** GIVEN TEXT **
Begin

From Casetext: Smarter Legal Research

Montoya v. Gonzales

U.S.
Feb 24, 1914
232 U.S. 375 (1914)

Summary

In Montoya v. Gonzales, 232 U.S. 375, 34 S.Ct. 413, 58 L.Ed. 645 (1914), the Court considered a statute which provided that possession for ten years under a deed purporting to convey title to any lands which had been granted by Spain, Mexico or the United States, gave title in fee to the land specified in the deed, if within the ten-year period no suit was brought disputing that title.

Summary of this case from Deakyne v. Commissioners of Lewes

Opinion

APPEAL FROM THE SUPREME COURT OF THE TERRITORY OF NEW MEXICO.

No. 204.

Argued January 27, 1914. Decided February 24, 1914.

End

** GIVEN EXERCISE **
According to the case summary above, how many years of possession under a deed did the statute require to give title in fee?

** STORED DATA **
Begin

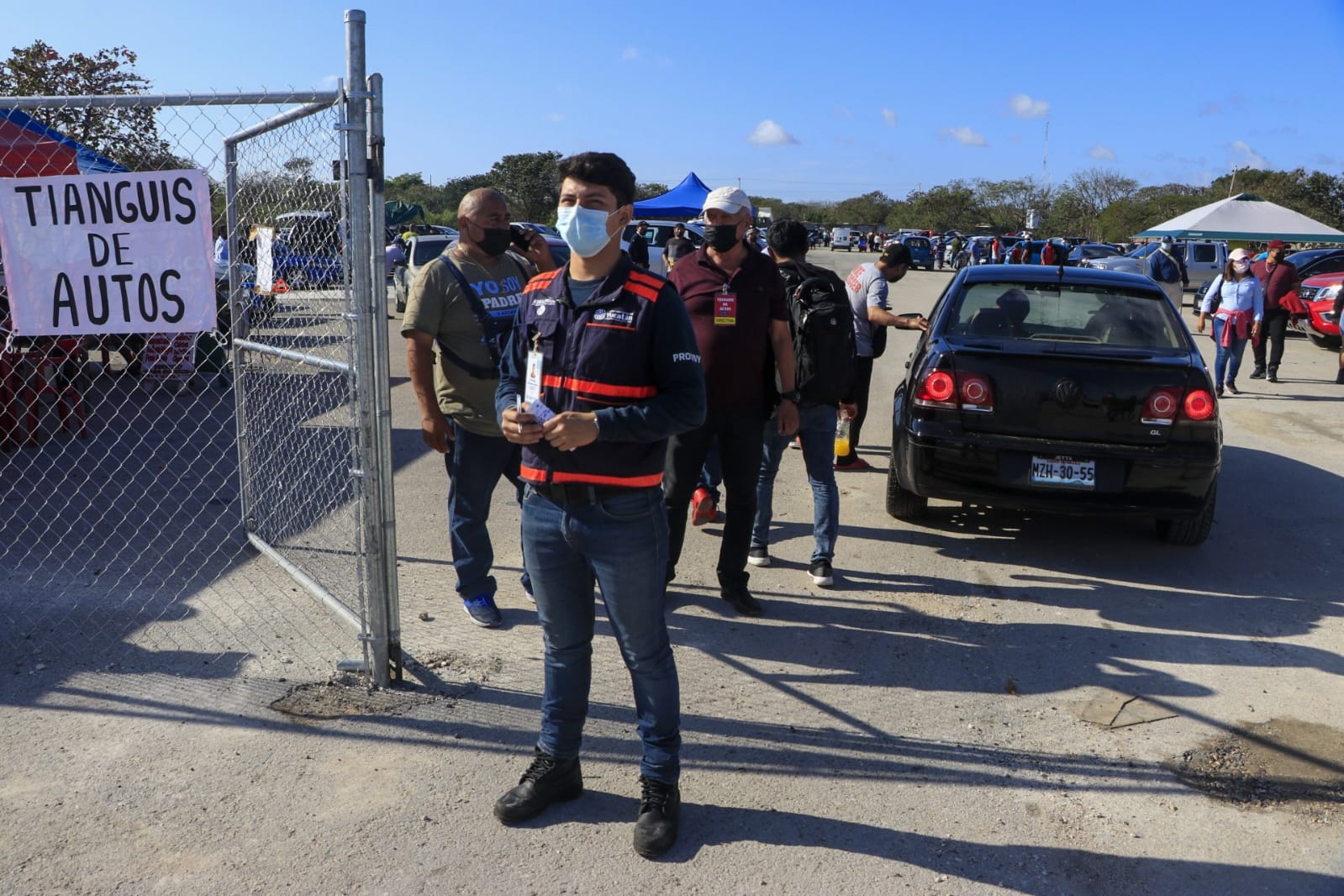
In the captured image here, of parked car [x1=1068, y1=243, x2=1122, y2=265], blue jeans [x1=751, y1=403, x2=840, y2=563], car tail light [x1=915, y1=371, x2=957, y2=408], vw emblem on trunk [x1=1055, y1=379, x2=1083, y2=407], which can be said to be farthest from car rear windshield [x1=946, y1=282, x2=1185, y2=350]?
parked car [x1=1068, y1=243, x2=1122, y2=265]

End

** COMPLETE OUTPUT **
Ten years.